Tristan Hume

Github Resume + Project List Blog

Teleforking a process onto a different computer!

One day a coworker mentioned that he was thinking about APIs for distributed compute clusters and I jokingly responded “clearly the ideal API would be simply calling telefork() and your process wakes up on every machine of the cluster with the return value being the instance ID”. I ended up captivated by this idea: I couldn’t get over how it was clearly silly, yet way easier than any remote job API I’d seen, and also seemingly not a thing computers could do. I also kind of knew how I could do it, and I already had a good name which is the hardest part of any project, so I got to work.

In one weekend I had a basic prototype, and in another weekend I had a demo where I could telefork a process to a giant VM in the cloud, run a path tracing render job on lots of cores, then telefork the process back, all wrapped in a simple API.

Here’s a video of it running a render on a 64 core cloud VM in 8 seconds (plus 6s each for the telefork there and back). The same render takes 40s running locally in a container on my laptop:

How is it possible to teleport a process? That’s what this article is here to explain! The basic idea is that at a low level a Linux process has only a few different parts, and for each of them you just need a way to retreive it from the donor, stream it over the network, and copy it into the cloned process.

You may be thinking, “but wait, how can you replicate [some reasonable thing like a TCP connection]?” Basically I just don’t replicate tricky things so that I could keep it simple, meaning it’s just a fun tech demo you probably shouldn’t use for anything real. It can still teleport a broad class of mostly computational programs though!

What does it look like

I wrote it as a Rust library but in theory you could wrap it in a C API and then use it via FFI bindings to teleport even a Python process. The implementation is only about 500 lines of code (plus 200 lines of comments) and you use it like this:

use telefork::{telefork, TeleforkLocation};

fn main() {
    let args: Vec<String> = std::env::args().collect();
    let destination = args.get(1).expect("expected arg: address of teleserver");

    let mut stream = std::net::TcpStream::connect(destination).unwrap();
    match telefork(&mut stream).unwrap() {
        TeleforkLocation::Child(val) => {
            println!("I teleported to another computer and was passed {}!", val);
        }
        TeleforkLocation::Parent => println!("Done sending!"),
    };
}

I also provide a helper called yoyo that teleforks to a server, executes a closure you give it, then teleforks back. This provides the illusion that you can easily run a snippet of code on a remote server, perhaps one with much more compute power available.

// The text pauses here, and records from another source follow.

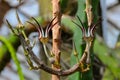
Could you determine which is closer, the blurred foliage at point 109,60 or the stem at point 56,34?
the stem at point 56,34

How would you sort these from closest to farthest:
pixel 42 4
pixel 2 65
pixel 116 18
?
1. pixel 2 65
2. pixel 42 4
3. pixel 116 18

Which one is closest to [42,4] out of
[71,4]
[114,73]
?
[71,4]

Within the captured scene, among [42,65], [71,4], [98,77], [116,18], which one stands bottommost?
[116,18]

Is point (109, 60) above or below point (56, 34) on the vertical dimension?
below

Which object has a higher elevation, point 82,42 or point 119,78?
point 82,42

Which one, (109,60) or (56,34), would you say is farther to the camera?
(109,60)

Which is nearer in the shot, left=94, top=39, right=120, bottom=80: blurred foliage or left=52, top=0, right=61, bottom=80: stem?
left=52, top=0, right=61, bottom=80: stem

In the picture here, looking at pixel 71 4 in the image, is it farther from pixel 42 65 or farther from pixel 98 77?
pixel 42 65

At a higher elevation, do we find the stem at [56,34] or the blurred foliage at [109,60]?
the stem at [56,34]

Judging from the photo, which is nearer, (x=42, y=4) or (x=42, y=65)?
(x=42, y=65)

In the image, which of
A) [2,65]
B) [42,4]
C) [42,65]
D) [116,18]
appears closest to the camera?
[42,65]

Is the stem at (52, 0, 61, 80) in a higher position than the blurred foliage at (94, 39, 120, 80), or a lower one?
higher
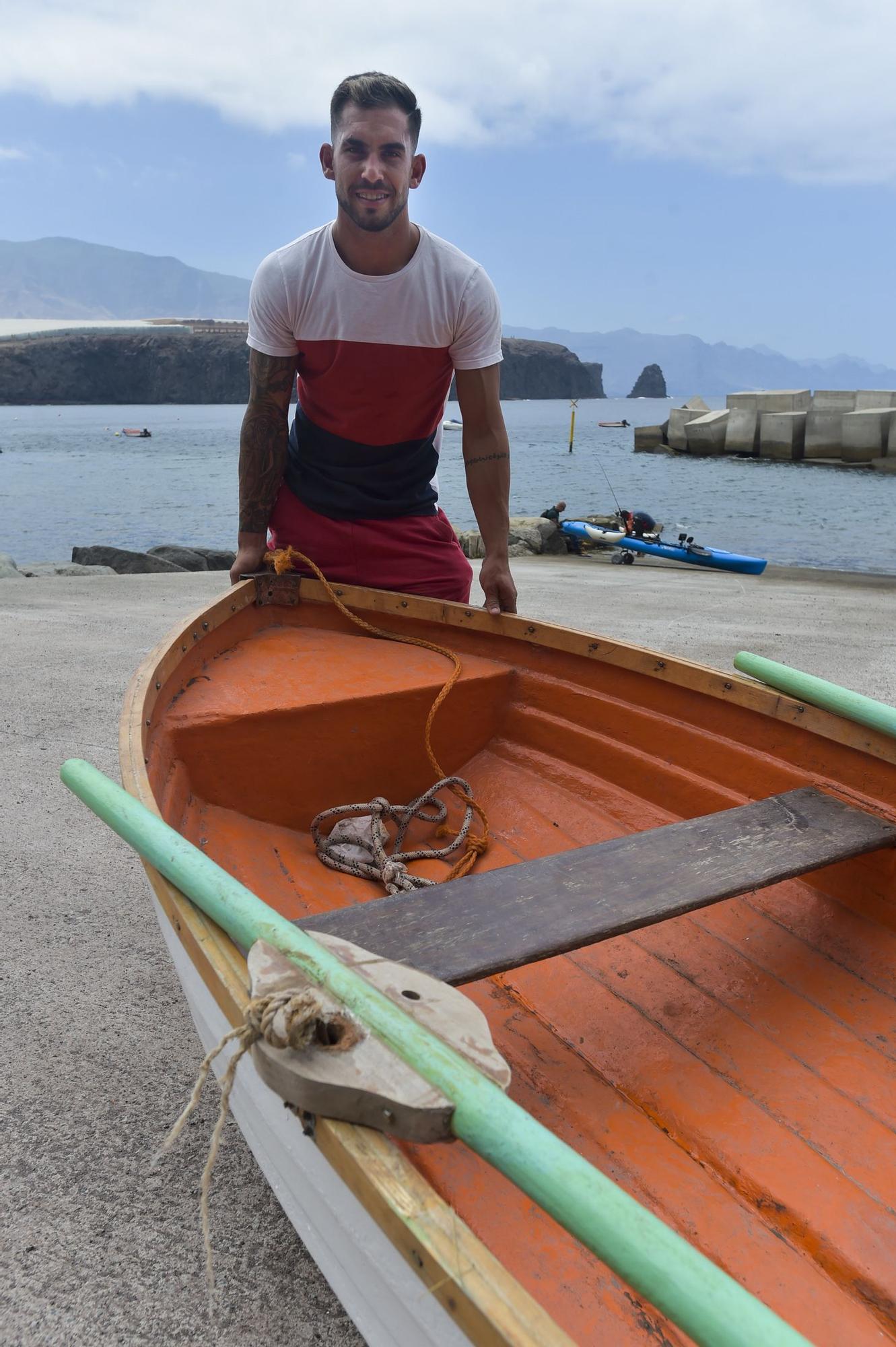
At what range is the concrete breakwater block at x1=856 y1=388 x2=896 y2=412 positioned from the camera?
48312 millimetres

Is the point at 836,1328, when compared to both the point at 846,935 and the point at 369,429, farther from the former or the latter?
the point at 369,429

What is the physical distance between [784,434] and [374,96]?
54.3 meters

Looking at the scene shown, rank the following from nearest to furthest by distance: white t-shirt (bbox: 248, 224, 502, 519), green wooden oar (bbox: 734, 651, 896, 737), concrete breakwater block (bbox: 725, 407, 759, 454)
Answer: green wooden oar (bbox: 734, 651, 896, 737) → white t-shirt (bbox: 248, 224, 502, 519) → concrete breakwater block (bbox: 725, 407, 759, 454)

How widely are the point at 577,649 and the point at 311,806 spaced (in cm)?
110

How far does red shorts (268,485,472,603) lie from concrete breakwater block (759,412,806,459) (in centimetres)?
5327

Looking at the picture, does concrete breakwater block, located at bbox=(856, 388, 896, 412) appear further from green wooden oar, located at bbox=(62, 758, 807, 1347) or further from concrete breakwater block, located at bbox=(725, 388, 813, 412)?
green wooden oar, located at bbox=(62, 758, 807, 1347)

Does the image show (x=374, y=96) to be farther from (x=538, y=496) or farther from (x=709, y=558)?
(x=538, y=496)

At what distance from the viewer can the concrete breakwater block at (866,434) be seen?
46.6 metres

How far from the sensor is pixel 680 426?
6194 centimetres

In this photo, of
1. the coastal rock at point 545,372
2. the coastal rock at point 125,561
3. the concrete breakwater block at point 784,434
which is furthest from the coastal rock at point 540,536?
the coastal rock at point 545,372

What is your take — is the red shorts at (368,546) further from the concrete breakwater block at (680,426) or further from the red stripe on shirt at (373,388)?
the concrete breakwater block at (680,426)

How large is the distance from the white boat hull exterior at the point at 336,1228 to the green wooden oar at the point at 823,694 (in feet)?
5.88

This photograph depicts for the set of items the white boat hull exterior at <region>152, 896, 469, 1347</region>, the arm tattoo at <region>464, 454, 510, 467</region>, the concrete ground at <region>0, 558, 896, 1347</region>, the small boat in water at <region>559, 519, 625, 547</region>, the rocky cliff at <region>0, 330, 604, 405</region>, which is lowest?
the concrete ground at <region>0, 558, 896, 1347</region>

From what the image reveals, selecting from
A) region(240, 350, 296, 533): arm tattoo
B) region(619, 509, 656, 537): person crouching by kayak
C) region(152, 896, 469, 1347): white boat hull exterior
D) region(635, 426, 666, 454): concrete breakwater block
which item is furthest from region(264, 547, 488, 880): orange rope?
region(635, 426, 666, 454): concrete breakwater block
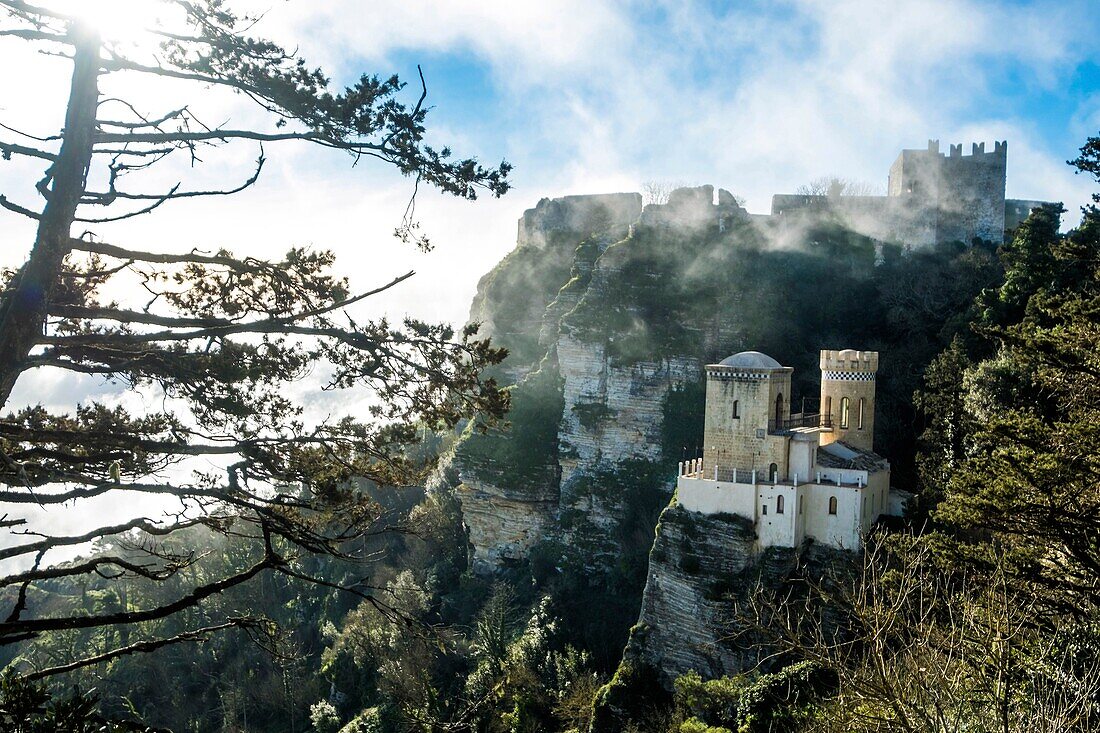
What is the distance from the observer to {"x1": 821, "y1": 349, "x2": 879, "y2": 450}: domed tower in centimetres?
2488

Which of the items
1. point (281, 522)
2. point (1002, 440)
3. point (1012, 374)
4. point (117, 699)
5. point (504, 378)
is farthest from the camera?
point (504, 378)

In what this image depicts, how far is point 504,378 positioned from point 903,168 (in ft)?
58.0

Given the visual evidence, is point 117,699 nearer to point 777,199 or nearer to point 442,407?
point 777,199

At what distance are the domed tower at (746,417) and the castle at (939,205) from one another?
15.2 m

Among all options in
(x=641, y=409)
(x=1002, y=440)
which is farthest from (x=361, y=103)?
(x=641, y=409)

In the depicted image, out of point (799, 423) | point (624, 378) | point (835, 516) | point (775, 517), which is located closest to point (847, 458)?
point (835, 516)

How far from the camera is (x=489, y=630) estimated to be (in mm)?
28500

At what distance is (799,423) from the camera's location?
2619cm

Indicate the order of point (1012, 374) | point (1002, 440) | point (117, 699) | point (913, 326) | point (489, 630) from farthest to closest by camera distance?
point (117, 699), point (913, 326), point (489, 630), point (1012, 374), point (1002, 440)

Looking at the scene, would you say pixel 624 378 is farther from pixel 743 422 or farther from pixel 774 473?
pixel 774 473

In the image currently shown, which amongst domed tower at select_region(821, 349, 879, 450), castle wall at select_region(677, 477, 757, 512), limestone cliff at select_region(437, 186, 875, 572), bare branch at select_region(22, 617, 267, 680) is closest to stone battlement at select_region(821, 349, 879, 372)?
domed tower at select_region(821, 349, 879, 450)

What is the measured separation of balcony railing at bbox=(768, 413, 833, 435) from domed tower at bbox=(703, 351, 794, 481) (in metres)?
0.03

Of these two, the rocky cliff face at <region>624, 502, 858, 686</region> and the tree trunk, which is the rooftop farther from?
the tree trunk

// load the scene locally, this might require loading local scene files to memory
let scene = create_scene();
let mut backbuffer = vec![Vec3::new(0.0, 0.0, 0.0); width * height];
telefork::yoyo(destination, || {
  // do a big ray tracing job on the remote server with many cores!
  render_scene(&scene, width, height, &mut backbuffer);
});
// write out the result to the local file system
save_png_file(width, height, &backbuffer);

Anatomy of a Linux process

Let’s look at what a process on Linux (the OS telefork works on) looks like:

Anatomy of a process diagram

So we can make a basic telefork implementation by just figuring out how to recreate the memory mappings and main thread registers. This should handle simple programs that mostly do computation without interacting with OS resources like files (in a way that needs to be teleported, opening a file on one system and closing it before calling telefork is fine).

How to telefork a process

I wasn’t the first to think of the possibility of recreating a process on another machine. I emailed @rocallahan, the author of the rr record and replay debugger to ask some questions since rr does some very similar things to what I wanted to do. He let me know of the existence of CRIU, which is an existing system that can stream a Linux process to a different system, designed for live migrating containers between hosts. CRIU supports restoring all sorts of file descriptors and other state, however the code was really complex and used lots of syscalls that required special kernel builds or root permissions. Linked from the CRIU wiki page I found DMTCP which was built for snapshotting distributed supercomputer jobs so they could be restarted later, and it had easier to follow code.

These didn’t dissuade me from trying to implement my own system since they’re super complex and require special runners and infrastructure, and I wanted to show how simple a basic teleport can be and make it just a library call. So I read pieces of source code from rr, CRIU, DMTCP, and some ptrace examples, and put together my own telefork procedure. My method works in its own way that’s a hodgepodge of different techniques.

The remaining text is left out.